В ходе реализации этапов оценки социально-экономической эффективности семейной политики в России были выделены значимые факторы, оказывающие влияние на результат работы ML модели (рис. 5).

Бюджетные расходы по коду 1004 не оказывают самого существенного влияния на рождаемость в российских регионах в период действия Концепции 2025, уступая место бюджетным расходам по коду 1003. К последнему относятся бюджетные расходы по обеспечению мер социальной поддержки граждан, включая все виды пособий и страховых выплат, а также осуществление ежемесячных денежных выплат отдельным категориям граждан из ФСС и ПФР. Вес данных бюджетных расходов в суммарной оценке может свидетельствовать о неравномерности социально-экономической структуры рождаемости, а именно о смещении экономических механизмов

семейной политики в сторону нуждающихся слоев населения. Кроме того, определена значимость факторов бюджетных расходов по коду 0900 (за вычетом кодов 0906 и 0908) и 0701, которые с 2020 года напрямую предусмотрены Нацпроектом «Демография». Меньший удельный вес данных факторов исходит из более чем существенных различий в попарных сравнениях с рождаемостью во временном и пространственном срезах. Следовательно, данное обстоятельство может служить поводом для оценки аллокационной эффективности по данным группам расходов в различных регионах. Последние три фактора - бюджетные расходы по кодам 1002, 0707 (включая расходы на оказание услуг (выполнение работ) по организации отдыха детей и молодежи) и 1001 являются значимыми, но менее важными. Исходя из этого можно предположить, что теоретическая модель Беккера-Барро обладает большей объяснительной силой для характеристики социально-экономической эффективности семейной политики в России, чем модель Болдрина-Джонса.

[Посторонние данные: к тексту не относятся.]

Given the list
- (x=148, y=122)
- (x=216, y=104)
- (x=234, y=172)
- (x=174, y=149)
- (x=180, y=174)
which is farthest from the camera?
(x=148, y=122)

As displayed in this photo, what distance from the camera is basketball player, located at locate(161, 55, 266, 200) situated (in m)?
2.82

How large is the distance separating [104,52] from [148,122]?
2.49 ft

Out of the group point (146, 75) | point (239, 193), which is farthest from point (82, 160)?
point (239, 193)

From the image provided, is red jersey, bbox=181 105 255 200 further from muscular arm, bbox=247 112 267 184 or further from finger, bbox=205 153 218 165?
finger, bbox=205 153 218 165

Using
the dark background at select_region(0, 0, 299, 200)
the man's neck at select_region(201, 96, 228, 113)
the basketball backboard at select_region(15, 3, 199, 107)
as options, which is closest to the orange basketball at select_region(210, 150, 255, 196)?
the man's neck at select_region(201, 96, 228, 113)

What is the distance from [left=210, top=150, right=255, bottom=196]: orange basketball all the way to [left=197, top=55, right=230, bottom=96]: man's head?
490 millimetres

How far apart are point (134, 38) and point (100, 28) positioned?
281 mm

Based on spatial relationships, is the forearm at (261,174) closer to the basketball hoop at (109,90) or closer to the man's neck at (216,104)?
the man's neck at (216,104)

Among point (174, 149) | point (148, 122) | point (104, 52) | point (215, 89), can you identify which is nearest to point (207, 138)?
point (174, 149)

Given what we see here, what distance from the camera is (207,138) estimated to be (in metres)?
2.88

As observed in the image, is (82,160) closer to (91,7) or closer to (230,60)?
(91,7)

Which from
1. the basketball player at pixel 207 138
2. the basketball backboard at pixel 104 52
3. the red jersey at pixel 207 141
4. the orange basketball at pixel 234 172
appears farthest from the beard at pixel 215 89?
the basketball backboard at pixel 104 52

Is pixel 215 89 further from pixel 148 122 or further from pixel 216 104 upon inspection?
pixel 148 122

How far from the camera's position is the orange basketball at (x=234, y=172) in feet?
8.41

Рис. 5. Значимость параметров оценки социально-экономической эффективности семейной политики в России Источник: составлено авторами.

Определив значимые параметры оценки, мы получили возможность перейти к заключительному этапу и разработать прототип будущей программы (Приложение 1). Посредством проведения численного эксперимента при тестировании модели были обнаружены следующие взаимосвязи (табл. 2).

Таблица 2

Особенности взаимосвязи между бюджетными расходами и численностью рождений

Бюджетные расходы Влияние семейной политики на рождаемость (при низких бюджетных расходах) Влияние рождаемости на семейную политику (при высоких бюджетных расходах)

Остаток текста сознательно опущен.